Filling foods can help you avoid hunger and eat less at the following meal.
As a result, these foods should assist you in losing weight in the long run.
What Makes a Filling for Food?
Satiety is a phrase used to describe the sensation of being full and losing one’s appetite after eating.
The satiety index is a scale that quantifies this impact. It was created in 1995 as part of a study that looked at 38 different cuisines with 240 calories per serving.
1. Boiled Potatoes
Potatoes have a bad reputation, but they are actually highly healthful and nutritious.
Unpeeled, cooked potatoes are a good source of vitamin C and potassium, among other vitamins and minerals.
Boiled potatoes are quite satisfying, and they rated the highest on the satiety rating of all the foods.

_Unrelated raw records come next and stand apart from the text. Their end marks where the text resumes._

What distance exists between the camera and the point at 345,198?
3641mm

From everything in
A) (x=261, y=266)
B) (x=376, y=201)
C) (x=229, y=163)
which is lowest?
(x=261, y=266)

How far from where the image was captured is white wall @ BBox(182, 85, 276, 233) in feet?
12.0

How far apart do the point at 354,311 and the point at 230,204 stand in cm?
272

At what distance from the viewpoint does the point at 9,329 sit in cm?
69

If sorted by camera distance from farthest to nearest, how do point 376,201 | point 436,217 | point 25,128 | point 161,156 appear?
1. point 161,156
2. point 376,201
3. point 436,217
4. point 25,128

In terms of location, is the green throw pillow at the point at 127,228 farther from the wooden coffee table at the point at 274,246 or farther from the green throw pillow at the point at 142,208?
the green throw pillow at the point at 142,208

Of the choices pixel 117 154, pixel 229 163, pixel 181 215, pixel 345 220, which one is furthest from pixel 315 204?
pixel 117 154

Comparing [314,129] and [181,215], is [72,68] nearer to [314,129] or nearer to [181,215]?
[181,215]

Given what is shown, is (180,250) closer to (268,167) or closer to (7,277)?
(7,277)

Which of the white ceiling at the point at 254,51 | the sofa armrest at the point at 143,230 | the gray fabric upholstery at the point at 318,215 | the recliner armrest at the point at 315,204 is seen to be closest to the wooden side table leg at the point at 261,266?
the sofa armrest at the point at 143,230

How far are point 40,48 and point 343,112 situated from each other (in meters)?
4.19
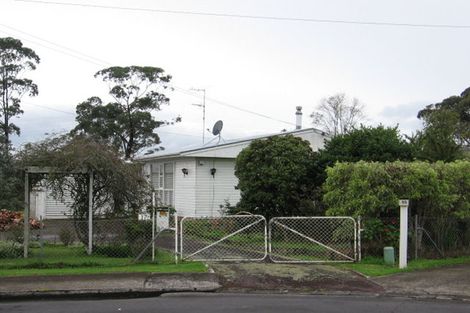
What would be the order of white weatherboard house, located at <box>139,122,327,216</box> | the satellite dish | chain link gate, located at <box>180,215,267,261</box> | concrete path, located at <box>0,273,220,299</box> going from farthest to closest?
the satellite dish
white weatherboard house, located at <box>139,122,327,216</box>
chain link gate, located at <box>180,215,267,261</box>
concrete path, located at <box>0,273,220,299</box>

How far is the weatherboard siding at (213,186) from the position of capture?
22641mm

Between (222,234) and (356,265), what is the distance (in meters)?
4.79

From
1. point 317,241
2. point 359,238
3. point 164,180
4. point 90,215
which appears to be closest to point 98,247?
point 90,215

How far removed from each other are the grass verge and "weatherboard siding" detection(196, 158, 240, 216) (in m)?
10.0

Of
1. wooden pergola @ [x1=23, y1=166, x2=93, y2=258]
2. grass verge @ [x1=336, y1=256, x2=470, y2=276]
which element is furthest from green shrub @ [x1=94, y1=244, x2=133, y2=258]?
grass verge @ [x1=336, y1=256, x2=470, y2=276]

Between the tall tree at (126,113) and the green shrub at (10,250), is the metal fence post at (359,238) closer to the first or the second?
the green shrub at (10,250)

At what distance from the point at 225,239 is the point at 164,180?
39.9 ft

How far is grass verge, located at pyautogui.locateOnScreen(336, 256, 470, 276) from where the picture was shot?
12148 millimetres

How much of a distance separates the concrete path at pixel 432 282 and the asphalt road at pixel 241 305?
0.58m

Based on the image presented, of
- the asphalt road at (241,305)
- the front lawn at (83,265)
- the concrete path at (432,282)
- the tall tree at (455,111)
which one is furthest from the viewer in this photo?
the tall tree at (455,111)

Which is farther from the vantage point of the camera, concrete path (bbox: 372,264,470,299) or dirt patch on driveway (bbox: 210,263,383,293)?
dirt patch on driveway (bbox: 210,263,383,293)

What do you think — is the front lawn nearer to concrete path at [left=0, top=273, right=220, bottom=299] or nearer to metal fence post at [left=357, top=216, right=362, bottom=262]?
concrete path at [left=0, top=273, right=220, bottom=299]

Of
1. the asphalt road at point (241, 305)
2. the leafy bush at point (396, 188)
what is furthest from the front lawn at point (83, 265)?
the leafy bush at point (396, 188)

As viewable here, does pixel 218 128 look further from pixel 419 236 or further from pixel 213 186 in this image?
pixel 419 236
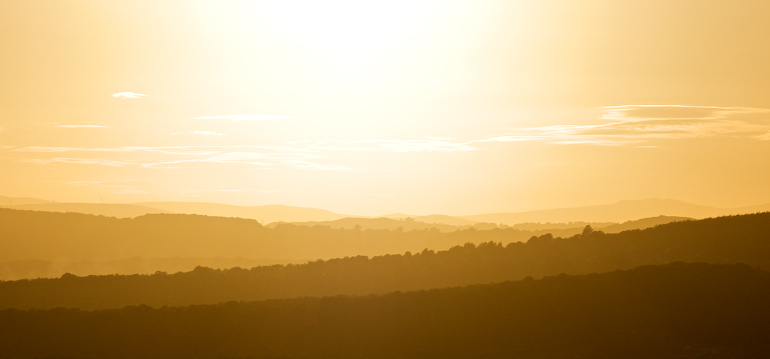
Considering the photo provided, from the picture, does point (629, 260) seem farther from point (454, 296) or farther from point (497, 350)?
point (497, 350)

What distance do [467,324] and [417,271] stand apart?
17.2 m

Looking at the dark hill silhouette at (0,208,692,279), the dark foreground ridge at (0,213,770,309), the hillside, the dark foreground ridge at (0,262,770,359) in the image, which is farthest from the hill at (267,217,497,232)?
the dark foreground ridge at (0,262,770,359)

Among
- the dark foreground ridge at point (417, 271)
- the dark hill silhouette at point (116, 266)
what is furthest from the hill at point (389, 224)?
the dark foreground ridge at point (417, 271)

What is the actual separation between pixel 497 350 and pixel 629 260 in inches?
A: 728

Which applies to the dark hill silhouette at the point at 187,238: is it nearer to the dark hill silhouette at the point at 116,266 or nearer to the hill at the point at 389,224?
the dark hill silhouette at the point at 116,266

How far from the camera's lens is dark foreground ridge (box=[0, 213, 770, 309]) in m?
41.5

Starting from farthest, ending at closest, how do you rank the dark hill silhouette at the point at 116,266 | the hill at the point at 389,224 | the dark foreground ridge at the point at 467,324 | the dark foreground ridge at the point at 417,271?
the hill at the point at 389,224, the dark hill silhouette at the point at 116,266, the dark foreground ridge at the point at 417,271, the dark foreground ridge at the point at 467,324

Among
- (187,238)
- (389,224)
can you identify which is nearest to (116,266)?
(187,238)

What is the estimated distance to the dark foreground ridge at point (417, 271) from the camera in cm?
4147

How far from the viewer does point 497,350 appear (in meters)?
27.4

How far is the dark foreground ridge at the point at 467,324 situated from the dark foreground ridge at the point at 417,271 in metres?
8.40

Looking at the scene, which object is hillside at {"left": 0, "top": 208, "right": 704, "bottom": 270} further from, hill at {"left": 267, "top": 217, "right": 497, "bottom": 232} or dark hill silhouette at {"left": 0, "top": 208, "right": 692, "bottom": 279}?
hill at {"left": 267, "top": 217, "right": 497, "bottom": 232}

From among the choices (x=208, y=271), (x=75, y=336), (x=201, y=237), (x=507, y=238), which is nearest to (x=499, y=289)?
(x=75, y=336)

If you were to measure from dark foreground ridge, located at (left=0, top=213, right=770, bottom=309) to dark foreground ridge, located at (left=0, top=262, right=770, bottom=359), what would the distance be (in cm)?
840
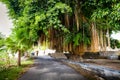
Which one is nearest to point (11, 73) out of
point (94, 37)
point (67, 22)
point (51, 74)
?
point (51, 74)

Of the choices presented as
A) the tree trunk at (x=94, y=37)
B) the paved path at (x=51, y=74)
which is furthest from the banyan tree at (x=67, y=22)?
the paved path at (x=51, y=74)

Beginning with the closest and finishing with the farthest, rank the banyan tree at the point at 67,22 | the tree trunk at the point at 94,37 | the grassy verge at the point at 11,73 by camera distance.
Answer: the banyan tree at the point at 67,22
the grassy verge at the point at 11,73
the tree trunk at the point at 94,37

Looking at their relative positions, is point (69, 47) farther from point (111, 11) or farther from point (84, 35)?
point (111, 11)

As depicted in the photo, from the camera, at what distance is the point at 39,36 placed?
70.2 ft

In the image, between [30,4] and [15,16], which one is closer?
[30,4]

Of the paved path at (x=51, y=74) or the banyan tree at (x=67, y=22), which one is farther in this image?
the paved path at (x=51, y=74)

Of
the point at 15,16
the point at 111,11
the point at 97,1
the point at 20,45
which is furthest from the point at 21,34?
the point at 111,11

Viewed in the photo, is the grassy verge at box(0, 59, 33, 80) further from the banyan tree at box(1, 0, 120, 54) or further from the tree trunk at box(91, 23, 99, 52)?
the tree trunk at box(91, 23, 99, 52)

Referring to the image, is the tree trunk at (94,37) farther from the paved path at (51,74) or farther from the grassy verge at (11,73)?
the grassy verge at (11,73)

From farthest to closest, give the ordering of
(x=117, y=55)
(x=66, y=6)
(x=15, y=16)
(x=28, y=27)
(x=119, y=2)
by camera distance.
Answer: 1. (x=117, y=55)
2. (x=15, y=16)
3. (x=28, y=27)
4. (x=66, y=6)
5. (x=119, y=2)

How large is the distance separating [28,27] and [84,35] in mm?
5631

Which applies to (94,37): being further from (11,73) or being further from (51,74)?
(11,73)

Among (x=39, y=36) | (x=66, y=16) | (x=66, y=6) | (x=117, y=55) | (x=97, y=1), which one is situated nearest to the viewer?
(x=97, y=1)

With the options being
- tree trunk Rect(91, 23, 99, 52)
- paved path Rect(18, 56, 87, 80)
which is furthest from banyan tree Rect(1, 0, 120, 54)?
paved path Rect(18, 56, 87, 80)
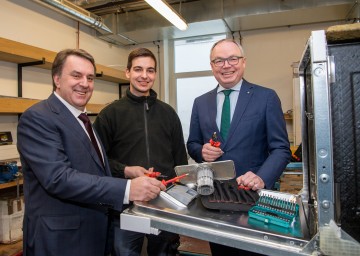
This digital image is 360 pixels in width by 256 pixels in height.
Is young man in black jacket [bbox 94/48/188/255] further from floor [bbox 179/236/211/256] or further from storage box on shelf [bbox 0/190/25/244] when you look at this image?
storage box on shelf [bbox 0/190/25/244]

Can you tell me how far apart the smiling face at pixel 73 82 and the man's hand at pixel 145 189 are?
0.52m

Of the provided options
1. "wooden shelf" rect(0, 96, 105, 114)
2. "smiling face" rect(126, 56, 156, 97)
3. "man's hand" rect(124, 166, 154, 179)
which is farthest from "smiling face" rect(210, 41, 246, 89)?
"wooden shelf" rect(0, 96, 105, 114)

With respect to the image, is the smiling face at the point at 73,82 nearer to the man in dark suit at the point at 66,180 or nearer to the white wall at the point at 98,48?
the man in dark suit at the point at 66,180

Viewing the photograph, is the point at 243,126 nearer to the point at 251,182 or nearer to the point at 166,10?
the point at 251,182

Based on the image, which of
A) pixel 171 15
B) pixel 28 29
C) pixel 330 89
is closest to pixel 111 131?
pixel 330 89

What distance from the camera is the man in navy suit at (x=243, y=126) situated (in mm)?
1306

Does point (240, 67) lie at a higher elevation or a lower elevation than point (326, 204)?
higher

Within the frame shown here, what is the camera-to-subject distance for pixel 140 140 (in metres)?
1.68

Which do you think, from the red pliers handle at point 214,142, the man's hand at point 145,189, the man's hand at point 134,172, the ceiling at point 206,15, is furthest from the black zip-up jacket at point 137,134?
the ceiling at point 206,15

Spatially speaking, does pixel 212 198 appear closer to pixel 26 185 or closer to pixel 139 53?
pixel 26 185

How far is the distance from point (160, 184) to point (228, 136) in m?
0.46

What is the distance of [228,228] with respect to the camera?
0.76m

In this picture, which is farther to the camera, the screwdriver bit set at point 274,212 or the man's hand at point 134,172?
the man's hand at point 134,172

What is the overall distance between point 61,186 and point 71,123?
29 cm
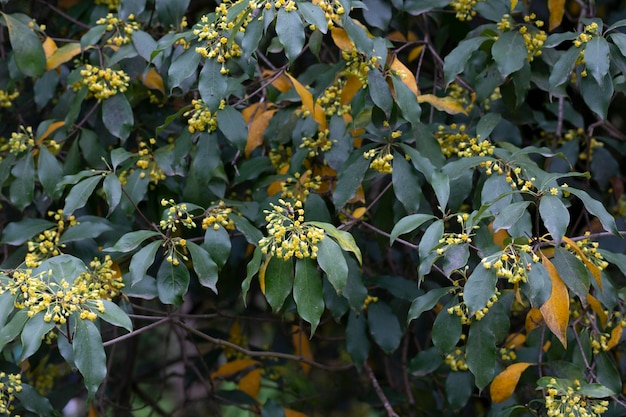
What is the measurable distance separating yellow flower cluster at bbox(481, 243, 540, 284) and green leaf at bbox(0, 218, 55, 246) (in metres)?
1.11

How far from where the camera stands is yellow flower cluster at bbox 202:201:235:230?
1.93 meters

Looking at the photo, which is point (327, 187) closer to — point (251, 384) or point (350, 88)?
point (350, 88)

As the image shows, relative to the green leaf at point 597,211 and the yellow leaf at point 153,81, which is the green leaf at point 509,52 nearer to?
the green leaf at point 597,211

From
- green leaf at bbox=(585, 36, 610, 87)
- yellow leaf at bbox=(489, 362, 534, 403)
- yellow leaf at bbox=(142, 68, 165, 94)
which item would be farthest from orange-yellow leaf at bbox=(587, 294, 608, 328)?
yellow leaf at bbox=(142, 68, 165, 94)

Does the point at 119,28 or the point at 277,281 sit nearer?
the point at 277,281

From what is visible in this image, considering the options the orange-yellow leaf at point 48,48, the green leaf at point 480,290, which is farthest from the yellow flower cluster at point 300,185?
the orange-yellow leaf at point 48,48

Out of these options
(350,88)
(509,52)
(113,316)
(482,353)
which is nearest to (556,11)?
(509,52)

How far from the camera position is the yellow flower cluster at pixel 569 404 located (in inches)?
67.5

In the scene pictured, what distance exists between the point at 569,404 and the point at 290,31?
949 mm

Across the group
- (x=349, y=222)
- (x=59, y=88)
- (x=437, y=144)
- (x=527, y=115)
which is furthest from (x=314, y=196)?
(x=59, y=88)

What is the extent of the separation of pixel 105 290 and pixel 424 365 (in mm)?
882

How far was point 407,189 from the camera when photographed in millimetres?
1971

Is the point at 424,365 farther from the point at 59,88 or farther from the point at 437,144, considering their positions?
the point at 59,88

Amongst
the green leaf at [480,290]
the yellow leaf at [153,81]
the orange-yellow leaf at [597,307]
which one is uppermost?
the yellow leaf at [153,81]
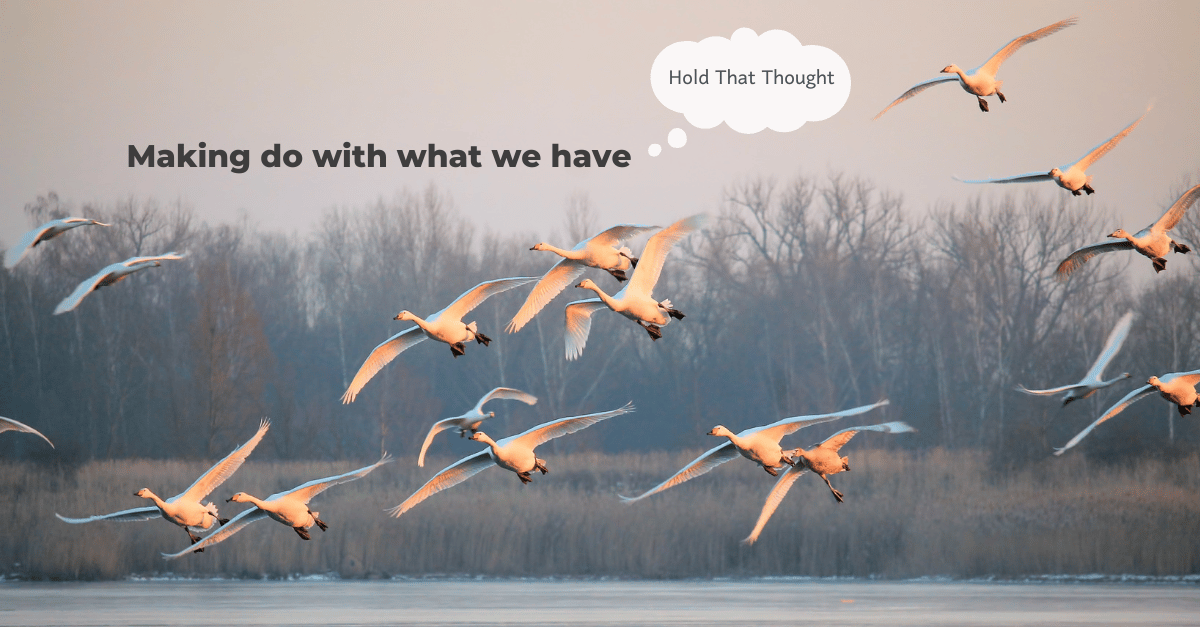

They can help you eat fewer calories overall by filling you up.
2. Eggs
Eggs are highly nutrient-dense and beneficial.
The yolks contain the majority of the nutrients, including the antioxidants lutein and zeaxanthin, which may help with eye health.
Eggs are a nutrient-dense, high-protein food that has a significant effect on satiety. For up to 36 hours after a meal, they may help you eat less.
3. Fish
Fish is high in protein and omega-3 fatty acids, which can help you feel more satisfied. Fish protein, in comparison to other sources of protein, may have a larger influence on fullness.
4. Meat
Meat has a high protein content and is very filling. On the satiety rating, beef came in second among protein-rich foods.
5. Vegetable
Vegetables are high in fibre and water, so they may help you stay fuller longer. When you eat a salad before a meal, you may consume fewer calories overall.